Y si vamos más allá de la forma estrictamente lingüística, hay otra dimensión que rara vez se menciona cuando se habla del “peso” del español en el mundo: la responsabilidad enunciativa. No alcanza con decir que el español es masivo si no se mira cómo circula ese español. ¿Qué español aparece en la comunicación pública? ¿Qué español se usa para redactar normativas que afectan derechos? ¿Qué español se usa en entornos digitales para hablarle a ciudadanía que no necesariamente comparte los mismos capitales educativos? ¿Qué español se legitima como idioma de educación y qué español queda marcado como “incorrecto”, “vulgar”, “demasiado local”? Ahí hay poder.
Hablar de lengua viva no es hacer folclore con las variantes. No es decir “qué lindo cómo hablan en tal lugar”. Es asumir que cada forma de decir organiza la relación entre el Estado y la ciudadanía, entre la institución y la persona usuaria, entre quien tiene la palabra pública y quien la recibe. Cuando se impone un español supuestamente neutral, sin marcas de procedencia, normalmente lo que se está imponiendo es la variedad asociada al centro de difusión con más capacidad editorial y mediática, y eso, de nuevo, es una decisión política, económica y cultural, no un accidente lingüístico.
Por eso, después de leer esa publicación tan optimista sobre el tamaño del español, me quedó una sensación rara. No discuto que haya que conocer esos números. Sirven. Son insumo. Lo que discuto es que esa no puede ser la única forma de hablar de la lengua. Una lengua no está viva porque crece en cantidad. Está viva porque sigue pudiendo decir, porque no deja afuera a quienes la usan de otro modo, porque acepta ser tocada por quienes la necesitan para habitar el mundo.

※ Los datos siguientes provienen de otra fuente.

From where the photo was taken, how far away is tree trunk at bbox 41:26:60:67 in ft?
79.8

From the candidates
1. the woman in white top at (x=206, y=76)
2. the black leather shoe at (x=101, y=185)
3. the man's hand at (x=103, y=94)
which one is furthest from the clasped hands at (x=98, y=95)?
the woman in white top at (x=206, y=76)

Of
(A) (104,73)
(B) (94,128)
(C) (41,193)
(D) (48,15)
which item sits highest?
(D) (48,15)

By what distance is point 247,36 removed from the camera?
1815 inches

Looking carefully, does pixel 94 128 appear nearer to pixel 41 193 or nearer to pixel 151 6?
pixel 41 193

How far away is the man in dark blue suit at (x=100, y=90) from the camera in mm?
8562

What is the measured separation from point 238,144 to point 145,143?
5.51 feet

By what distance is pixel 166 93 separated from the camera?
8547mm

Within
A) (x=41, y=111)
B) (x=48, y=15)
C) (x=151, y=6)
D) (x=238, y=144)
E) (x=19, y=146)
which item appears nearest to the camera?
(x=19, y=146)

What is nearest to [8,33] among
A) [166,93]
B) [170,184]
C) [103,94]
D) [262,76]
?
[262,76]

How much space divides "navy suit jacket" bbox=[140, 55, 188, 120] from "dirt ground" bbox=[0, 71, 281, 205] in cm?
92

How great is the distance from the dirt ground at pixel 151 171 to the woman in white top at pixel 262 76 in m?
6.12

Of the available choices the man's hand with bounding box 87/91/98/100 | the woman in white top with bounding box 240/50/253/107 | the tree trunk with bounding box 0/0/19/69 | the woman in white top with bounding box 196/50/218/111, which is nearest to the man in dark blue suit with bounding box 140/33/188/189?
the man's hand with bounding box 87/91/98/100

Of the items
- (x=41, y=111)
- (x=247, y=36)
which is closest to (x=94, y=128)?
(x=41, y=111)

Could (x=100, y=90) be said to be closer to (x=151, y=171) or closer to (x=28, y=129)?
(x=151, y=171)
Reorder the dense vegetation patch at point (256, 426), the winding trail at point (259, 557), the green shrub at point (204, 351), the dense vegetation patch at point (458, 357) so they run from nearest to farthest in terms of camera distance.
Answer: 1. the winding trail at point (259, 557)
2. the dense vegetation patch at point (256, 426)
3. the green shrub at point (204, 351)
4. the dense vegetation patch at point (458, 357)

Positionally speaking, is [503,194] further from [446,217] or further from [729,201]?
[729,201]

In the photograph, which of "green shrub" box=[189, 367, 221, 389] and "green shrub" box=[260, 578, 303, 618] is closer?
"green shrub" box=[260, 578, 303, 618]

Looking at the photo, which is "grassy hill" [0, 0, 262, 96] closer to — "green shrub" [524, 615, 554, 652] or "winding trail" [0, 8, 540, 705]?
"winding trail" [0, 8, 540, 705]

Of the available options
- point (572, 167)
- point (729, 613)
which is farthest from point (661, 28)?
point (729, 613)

Tal vez el mejor homenaje al español no sea repetir cuántos millones de hablantes tiene, sino escuchar qué hace cada comunidad con él. Escuchar cómo se lo dobla, cómo se lo adapta, cómo se lo vuelve cercano. Entender que el español no es patrimonio de una institución ni de una capital, sino de quienes lo sostienen todos los días con su propia cadencia, y confiar en algo simple: mientras haya alguien que lo diga con la marca de su historia personal, el español va a seguir vivo, y va a seguir siendo de todos.